-- start DATA SUPPLIED --
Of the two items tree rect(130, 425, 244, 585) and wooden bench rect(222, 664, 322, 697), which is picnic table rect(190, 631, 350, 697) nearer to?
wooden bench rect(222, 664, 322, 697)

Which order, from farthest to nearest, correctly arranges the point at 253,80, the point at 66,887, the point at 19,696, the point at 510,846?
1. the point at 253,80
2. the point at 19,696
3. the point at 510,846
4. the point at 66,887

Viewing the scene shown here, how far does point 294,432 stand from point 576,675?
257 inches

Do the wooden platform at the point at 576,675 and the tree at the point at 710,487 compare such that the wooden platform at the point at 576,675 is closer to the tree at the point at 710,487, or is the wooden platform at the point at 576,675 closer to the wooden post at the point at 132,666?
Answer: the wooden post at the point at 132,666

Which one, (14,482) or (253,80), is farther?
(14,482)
-- end DATA SUPPLIED --
### [INSTRUCTIONS TO FOLLOW]
Write out all of the entries above as a JSON list of strings, with one string per line and the blank lines left out.

### [SOLUTION TO THIS PROBLEM]
[
  "Of the two items tree rect(130, 425, 244, 585) and wooden bench rect(222, 664, 322, 697), which is picnic table rect(190, 631, 350, 697) nearer to?",
  "wooden bench rect(222, 664, 322, 697)",
  "Which order, from farthest to nearest, correctly arranges the point at 253,80, the point at 66,887, the point at 19,696, the point at 510,846?",
  "1. the point at 253,80",
  "2. the point at 19,696",
  "3. the point at 510,846",
  "4. the point at 66,887",
  "Viewing the scene shown here, how far does point 294,432 stand from point 576,675?",
  "257 inches",
  "Do the wooden platform at the point at 576,675 and the tree at the point at 710,487 compare such that the wooden platform at the point at 576,675 is closer to the tree at the point at 710,487, or is the wooden platform at the point at 576,675 closer to the wooden post at the point at 132,666?",
  "Answer: the wooden post at the point at 132,666",
  "Which one, (14,482) or (253,80), is farther?",
  "(14,482)"
]